• _Description of the task_:
Gather every line of the data below that contains the string "Observing".

• _Records provided_:
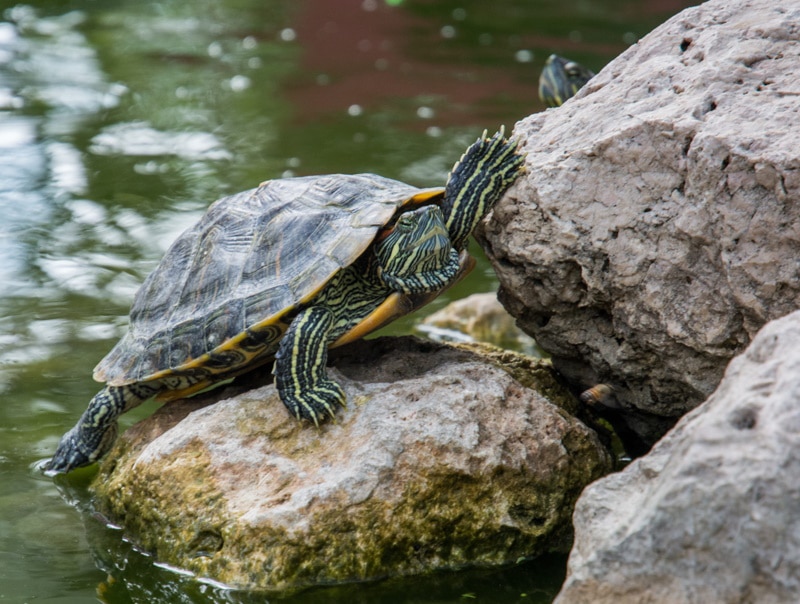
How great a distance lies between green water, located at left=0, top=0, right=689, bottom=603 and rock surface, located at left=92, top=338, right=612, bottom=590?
0.09 metres

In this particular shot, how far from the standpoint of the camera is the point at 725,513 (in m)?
2.09

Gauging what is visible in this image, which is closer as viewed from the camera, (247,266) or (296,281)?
(296,281)

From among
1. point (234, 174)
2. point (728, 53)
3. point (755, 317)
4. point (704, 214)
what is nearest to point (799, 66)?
point (728, 53)

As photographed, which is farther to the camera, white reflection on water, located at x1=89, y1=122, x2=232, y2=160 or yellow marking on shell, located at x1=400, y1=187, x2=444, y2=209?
white reflection on water, located at x1=89, y1=122, x2=232, y2=160

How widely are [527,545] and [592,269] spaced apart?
951 mm

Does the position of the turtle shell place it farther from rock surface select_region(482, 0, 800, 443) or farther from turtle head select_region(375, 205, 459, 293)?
rock surface select_region(482, 0, 800, 443)

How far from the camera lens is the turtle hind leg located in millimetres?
3924

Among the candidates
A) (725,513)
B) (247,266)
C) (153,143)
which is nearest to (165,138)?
(153,143)

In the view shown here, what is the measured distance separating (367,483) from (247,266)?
3.39 ft

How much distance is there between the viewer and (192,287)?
378 cm

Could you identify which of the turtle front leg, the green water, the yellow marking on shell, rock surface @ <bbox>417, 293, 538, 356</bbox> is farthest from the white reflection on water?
the turtle front leg

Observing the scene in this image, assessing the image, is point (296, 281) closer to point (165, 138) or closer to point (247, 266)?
point (247, 266)

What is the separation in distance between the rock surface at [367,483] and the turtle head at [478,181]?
56 centimetres

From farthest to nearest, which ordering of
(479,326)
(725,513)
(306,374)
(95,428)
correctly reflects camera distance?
(479,326) < (95,428) < (306,374) < (725,513)
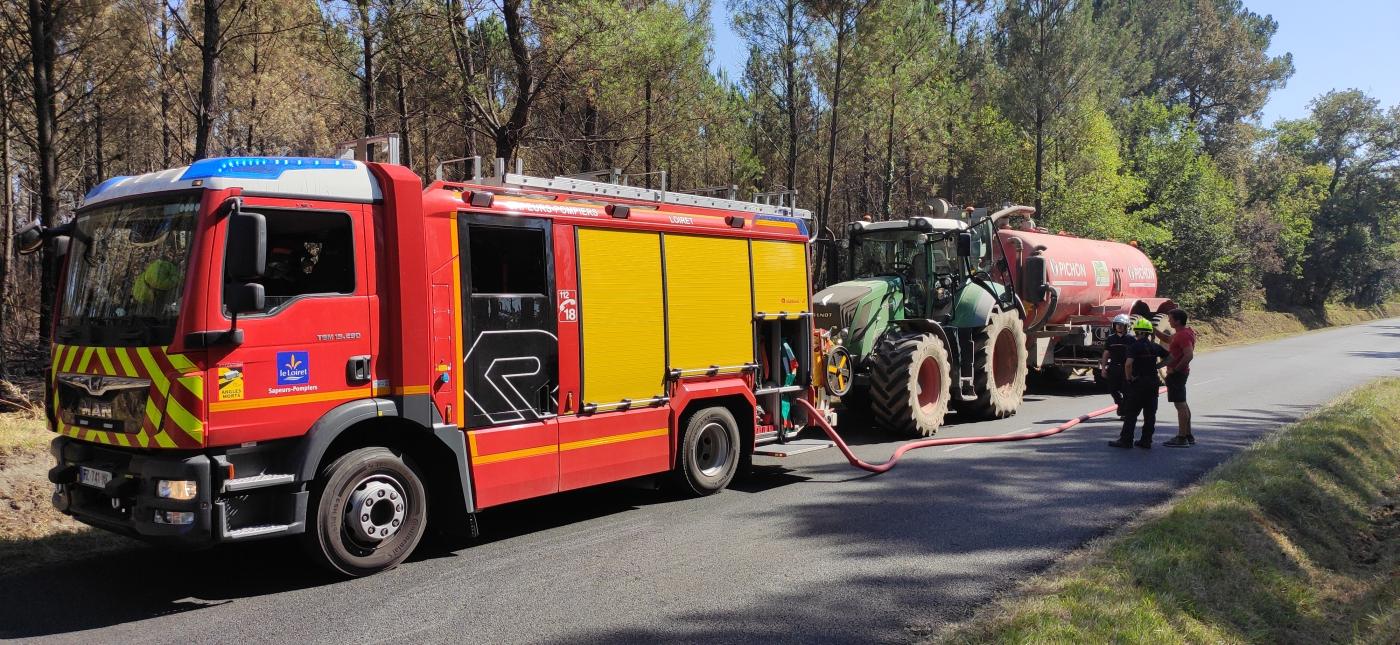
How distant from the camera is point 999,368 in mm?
14359

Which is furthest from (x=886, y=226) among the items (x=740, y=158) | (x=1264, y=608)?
(x=740, y=158)

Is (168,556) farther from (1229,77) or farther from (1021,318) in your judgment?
(1229,77)

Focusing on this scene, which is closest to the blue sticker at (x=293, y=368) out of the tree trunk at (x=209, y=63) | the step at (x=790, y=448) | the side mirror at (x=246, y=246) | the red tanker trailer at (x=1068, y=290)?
the side mirror at (x=246, y=246)

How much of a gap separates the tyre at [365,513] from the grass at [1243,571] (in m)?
3.68

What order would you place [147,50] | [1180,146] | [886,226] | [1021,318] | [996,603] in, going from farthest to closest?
[1180,146] < [147,50] < [1021,318] < [886,226] < [996,603]

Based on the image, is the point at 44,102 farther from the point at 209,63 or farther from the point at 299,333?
the point at 299,333

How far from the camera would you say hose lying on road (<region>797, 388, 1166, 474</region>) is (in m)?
9.41

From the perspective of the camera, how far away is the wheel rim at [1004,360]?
14242 millimetres

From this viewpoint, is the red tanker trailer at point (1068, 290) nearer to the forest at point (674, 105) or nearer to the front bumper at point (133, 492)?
the forest at point (674, 105)

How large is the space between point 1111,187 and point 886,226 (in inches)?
828

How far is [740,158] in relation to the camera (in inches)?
1061

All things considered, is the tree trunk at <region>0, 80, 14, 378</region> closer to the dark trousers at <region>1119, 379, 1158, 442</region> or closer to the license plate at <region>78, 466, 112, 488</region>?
the license plate at <region>78, 466, 112, 488</region>

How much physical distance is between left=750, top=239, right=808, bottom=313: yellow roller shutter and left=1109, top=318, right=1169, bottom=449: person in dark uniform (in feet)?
14.6

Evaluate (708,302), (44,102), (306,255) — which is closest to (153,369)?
(306,255)
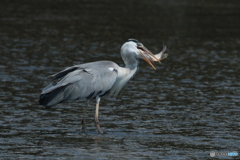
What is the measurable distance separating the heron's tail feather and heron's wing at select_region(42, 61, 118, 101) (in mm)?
76

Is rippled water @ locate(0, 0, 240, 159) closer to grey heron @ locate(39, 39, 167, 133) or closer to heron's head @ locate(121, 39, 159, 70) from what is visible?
grey heron @ locate(39, 39, 167, 133)

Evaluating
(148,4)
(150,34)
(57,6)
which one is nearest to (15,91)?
(150,34)

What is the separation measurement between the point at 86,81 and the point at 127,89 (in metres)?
5.47

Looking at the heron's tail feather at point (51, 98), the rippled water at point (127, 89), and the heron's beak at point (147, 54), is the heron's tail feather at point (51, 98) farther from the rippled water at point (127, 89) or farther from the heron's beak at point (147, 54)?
the heron's beak at point (147, 54)

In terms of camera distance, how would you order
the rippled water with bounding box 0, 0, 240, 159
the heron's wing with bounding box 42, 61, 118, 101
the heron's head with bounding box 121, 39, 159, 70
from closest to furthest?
the rippled water with bounding box 0, 0, 240, 159 < the heron's wing with bounding box 42, 61, 118, 101 < the heron's head with bounding box 121, 39, 159, 70

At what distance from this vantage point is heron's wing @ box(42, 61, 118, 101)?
14.3 m

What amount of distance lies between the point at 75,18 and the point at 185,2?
16.6 meters

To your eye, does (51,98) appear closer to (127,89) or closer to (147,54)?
(147,54)

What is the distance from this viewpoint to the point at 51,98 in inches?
556

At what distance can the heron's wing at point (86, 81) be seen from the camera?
563 inches
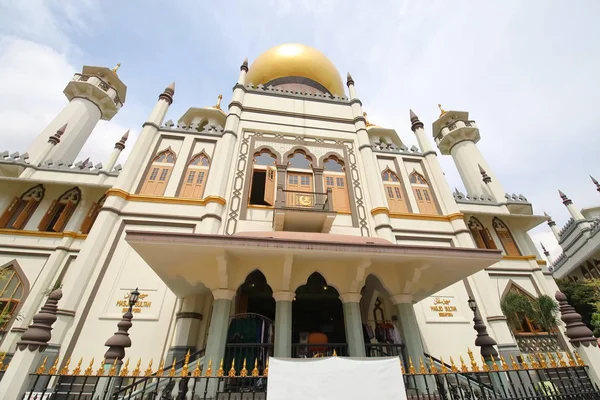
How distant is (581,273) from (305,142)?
25.8 meters

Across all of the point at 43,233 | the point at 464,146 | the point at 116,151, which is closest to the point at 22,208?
the point at 43,233

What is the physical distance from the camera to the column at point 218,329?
5777mm

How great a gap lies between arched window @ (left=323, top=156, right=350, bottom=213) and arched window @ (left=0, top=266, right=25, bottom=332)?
11.0m

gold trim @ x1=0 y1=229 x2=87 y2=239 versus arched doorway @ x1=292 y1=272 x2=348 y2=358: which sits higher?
gold trim @ x1=0 y1=229 x2=87 y2=239

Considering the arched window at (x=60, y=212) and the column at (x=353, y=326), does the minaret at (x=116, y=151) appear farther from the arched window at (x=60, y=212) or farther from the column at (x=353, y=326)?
the column at (x=353, y=326)

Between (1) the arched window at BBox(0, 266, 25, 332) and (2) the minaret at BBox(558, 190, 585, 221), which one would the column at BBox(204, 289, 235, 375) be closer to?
(1) the arched window at BBox(0, 266, 25, 332)

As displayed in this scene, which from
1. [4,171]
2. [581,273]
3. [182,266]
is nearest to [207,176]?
[182,266]

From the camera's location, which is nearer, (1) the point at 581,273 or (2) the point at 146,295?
(2) the point at 146,295

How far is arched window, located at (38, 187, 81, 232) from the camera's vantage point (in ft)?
33.8

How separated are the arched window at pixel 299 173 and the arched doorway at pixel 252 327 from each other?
11.7 feet

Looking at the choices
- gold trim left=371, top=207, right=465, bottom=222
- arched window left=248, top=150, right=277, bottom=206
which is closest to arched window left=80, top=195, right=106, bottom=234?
arched window left=248, top=150, right=277, bottom=206

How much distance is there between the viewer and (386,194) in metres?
12.0

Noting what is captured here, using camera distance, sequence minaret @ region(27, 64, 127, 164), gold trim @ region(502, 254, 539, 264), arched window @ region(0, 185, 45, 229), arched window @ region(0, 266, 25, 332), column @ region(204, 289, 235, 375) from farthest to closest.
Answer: minaret @ region(27, 64, 127, 164), gold trim @ region(502, 254, 539, 264), arched window @ region(0, 185, 45, 229), arched window @ region(0, 266, 25, 332), column @ region(204, 289, 235, 375)

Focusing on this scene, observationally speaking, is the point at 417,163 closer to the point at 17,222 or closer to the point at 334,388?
the point at 334,388
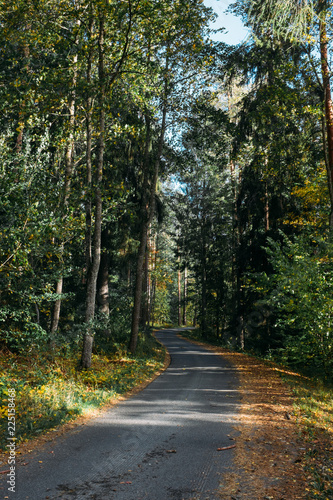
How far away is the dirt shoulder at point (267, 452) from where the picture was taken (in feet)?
13.4

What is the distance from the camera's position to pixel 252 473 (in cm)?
452

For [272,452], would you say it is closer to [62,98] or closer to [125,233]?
[62,98]

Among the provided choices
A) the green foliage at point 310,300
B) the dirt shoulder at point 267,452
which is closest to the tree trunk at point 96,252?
the dirt shoulder at point 267,452

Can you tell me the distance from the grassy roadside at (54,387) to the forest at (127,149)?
15.5 inches

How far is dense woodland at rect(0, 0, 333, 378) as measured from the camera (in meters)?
8.94

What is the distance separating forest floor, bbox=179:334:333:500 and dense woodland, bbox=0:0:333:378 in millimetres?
2007

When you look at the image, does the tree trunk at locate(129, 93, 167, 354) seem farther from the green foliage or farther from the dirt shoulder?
the dirt shoulder

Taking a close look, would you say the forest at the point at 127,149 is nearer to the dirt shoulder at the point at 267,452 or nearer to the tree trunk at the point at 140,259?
the tree trunk at the point at 140,259

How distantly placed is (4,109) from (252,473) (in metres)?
9.54

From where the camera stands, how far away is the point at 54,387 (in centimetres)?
802

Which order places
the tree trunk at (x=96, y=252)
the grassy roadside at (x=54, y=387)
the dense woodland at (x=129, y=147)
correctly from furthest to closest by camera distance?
the tree trunk at (x=96, y=252) → the dense woodland at (x=129, y=147) → the grassy roadside at (x=54, y=387)

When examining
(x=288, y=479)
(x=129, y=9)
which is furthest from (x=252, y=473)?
(x=129, y=9)

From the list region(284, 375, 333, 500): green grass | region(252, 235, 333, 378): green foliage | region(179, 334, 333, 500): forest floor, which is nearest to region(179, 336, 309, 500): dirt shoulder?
region(179, 334, 333, 500): forest floor

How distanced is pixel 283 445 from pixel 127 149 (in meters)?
13.8
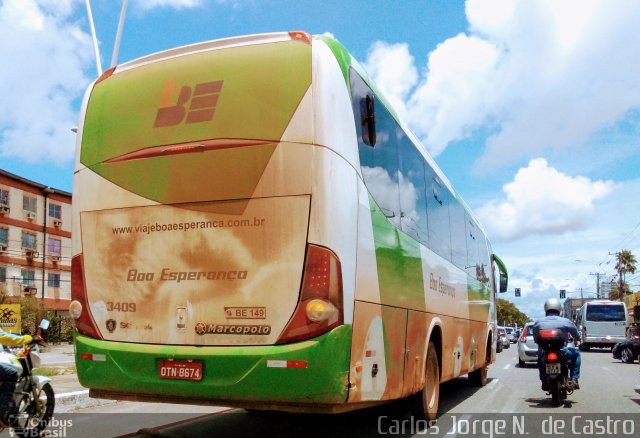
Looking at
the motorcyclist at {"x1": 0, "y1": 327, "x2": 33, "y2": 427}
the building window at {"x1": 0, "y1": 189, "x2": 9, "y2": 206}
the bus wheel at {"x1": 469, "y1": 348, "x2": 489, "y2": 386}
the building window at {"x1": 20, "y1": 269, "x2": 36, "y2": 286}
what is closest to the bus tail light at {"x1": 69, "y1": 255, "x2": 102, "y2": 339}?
the motorcyclist at {"x1": 0, "y1": 327, "x2": 33, "y2": 427}

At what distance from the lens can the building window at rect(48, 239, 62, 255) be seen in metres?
51.4

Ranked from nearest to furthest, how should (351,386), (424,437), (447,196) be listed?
(351,386)
(424,437)
(447,196)

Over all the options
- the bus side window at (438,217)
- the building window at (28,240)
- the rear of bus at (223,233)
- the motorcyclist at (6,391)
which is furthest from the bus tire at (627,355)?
the building window at (28,240)

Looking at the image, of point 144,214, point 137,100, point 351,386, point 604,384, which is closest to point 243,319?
point 351,386

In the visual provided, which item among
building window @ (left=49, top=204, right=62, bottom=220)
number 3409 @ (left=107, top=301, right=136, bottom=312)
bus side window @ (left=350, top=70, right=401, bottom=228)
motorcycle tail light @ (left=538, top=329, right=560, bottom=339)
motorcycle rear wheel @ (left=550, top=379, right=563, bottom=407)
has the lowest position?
motorcycle rear wheel @ (left=550, top=379, right=563, bottom=407)

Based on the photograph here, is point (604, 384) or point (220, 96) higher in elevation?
point (220, 96)

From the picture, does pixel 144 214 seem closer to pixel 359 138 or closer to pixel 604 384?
pixel 359 138

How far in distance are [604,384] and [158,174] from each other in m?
12.0

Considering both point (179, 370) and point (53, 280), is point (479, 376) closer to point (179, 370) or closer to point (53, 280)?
point (179, 370)

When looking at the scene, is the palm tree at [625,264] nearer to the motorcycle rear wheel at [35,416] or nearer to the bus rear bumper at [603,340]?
the bus rear bumper at [603,340]

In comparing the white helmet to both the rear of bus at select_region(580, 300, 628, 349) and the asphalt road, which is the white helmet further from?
the rear of bus at select_region(580, 300, 628, 349)

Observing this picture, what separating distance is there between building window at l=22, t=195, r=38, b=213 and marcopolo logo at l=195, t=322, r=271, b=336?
49.1 m

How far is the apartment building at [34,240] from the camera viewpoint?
46625 mm

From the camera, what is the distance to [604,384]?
44.7 ft
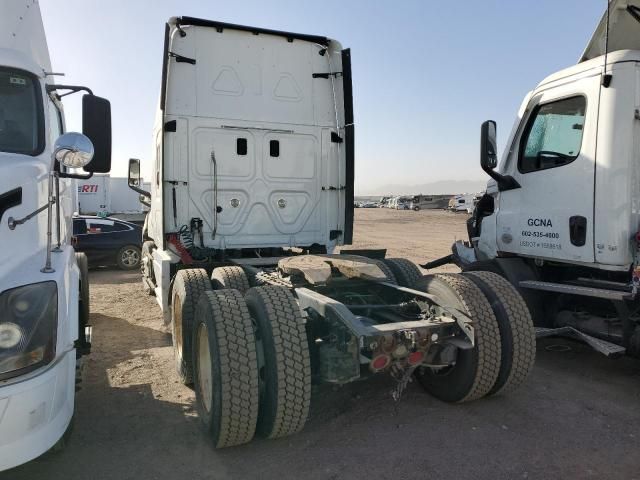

• _The reply_:
Observing the scene in this image, assessing the image, is point (296, 281) closer to point (165, 138) or closer to point (247, 266)?
Observing this picture, what separating distance is there between building window at l=22, t=195, r=38, b=213 and marcopolo logo at l=195, t=322, r=271, b=336?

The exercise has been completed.